• **ACTIVITY**
List every line of the listing below that contains the string "percentage", matching case exactly.

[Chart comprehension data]
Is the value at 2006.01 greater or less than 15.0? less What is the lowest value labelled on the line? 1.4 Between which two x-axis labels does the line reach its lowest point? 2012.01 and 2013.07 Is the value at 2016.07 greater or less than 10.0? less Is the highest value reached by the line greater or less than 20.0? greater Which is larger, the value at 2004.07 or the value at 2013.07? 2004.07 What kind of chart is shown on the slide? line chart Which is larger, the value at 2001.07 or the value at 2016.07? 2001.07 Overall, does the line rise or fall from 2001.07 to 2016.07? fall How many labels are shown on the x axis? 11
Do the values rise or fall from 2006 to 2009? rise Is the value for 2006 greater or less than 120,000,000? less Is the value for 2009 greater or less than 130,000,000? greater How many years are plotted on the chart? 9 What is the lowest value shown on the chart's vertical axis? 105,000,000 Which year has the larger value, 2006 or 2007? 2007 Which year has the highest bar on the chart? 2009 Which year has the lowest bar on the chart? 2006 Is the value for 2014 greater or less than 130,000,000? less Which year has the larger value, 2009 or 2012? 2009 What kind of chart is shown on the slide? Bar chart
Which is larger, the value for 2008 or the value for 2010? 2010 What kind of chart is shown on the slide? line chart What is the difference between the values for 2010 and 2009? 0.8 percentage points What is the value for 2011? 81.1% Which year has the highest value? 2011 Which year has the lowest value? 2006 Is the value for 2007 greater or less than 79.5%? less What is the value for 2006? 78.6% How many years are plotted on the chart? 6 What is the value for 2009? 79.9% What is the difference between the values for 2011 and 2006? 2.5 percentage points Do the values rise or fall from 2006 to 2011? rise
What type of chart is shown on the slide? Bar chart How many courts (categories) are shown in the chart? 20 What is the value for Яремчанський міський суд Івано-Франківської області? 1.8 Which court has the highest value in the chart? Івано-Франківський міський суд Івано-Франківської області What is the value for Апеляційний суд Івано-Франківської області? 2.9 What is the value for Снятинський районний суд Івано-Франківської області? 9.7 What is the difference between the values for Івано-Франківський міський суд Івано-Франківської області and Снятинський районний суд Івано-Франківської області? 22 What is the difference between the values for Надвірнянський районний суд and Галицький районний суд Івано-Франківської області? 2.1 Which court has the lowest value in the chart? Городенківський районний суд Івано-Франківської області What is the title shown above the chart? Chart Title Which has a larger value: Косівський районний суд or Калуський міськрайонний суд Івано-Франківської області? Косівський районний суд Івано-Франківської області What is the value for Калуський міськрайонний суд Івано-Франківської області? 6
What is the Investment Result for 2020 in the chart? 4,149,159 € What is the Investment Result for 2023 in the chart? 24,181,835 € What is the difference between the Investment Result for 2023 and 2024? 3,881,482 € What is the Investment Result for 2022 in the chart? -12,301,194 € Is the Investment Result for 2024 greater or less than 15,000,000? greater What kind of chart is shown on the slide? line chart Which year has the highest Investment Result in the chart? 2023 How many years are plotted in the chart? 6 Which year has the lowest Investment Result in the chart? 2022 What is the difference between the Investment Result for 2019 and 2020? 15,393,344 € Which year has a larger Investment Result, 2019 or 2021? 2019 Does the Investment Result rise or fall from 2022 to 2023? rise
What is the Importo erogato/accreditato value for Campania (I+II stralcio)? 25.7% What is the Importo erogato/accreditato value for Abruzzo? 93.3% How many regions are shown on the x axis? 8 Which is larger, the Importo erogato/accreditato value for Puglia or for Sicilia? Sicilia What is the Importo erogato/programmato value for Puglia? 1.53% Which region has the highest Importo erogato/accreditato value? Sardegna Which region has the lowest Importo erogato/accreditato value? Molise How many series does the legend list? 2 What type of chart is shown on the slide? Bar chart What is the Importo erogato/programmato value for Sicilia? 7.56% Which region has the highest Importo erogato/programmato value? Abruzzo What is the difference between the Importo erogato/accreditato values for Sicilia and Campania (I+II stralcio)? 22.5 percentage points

• **ANSWER SPACE**
Which is larger, the value for 2008 or the value for 2010? 2010 What kind of chart is shown on the slide? line chart What is the difference between the values for 2010 and 2009? 0.8 percentage points What is the value for 2011? 81.1% Which year has the highest value? 2011 Which year has the lowest value? 2006 Is the value for 2007 greater or less than 79.5%? less What is the value for 2006? 78.6% How many years are plotted on the chart? 6 What is the value for 2009? 79.9% What is the difference between the values for 2011 and 2006? 2.5 percentage points Do the values rise or fall from 2006 to 2011? rise
What is the Importo erogato/accreditato value for Campania (I+II stralcio)? 25.7% What is the Importo erogato/accreditato value for Abruzzo? 93.3% How many regions are shown on the x axis? 8 Which is larger, the Importo erogato/accreditato value for Puglia or for Sicilia? Sicilia What is the Importo erogato/programmato value for Puglia? 1.53% Which region has the highest Importo erogato/accreditato value? Sardegna Which region has the lowest Importo erogato/accreditato value? Molise How many series does the legend list? 2 What type of chart is shown on the slide? Bar chart What is the Importo erogato/programmato value for Sicilia? 7.56% Which region has the highest Importo erogato/programmato value? Abruzzo What is the difference between the Importo erogato/accreditato values for Sicilia and Campania (I+II stralcio)? 22.5 percentage points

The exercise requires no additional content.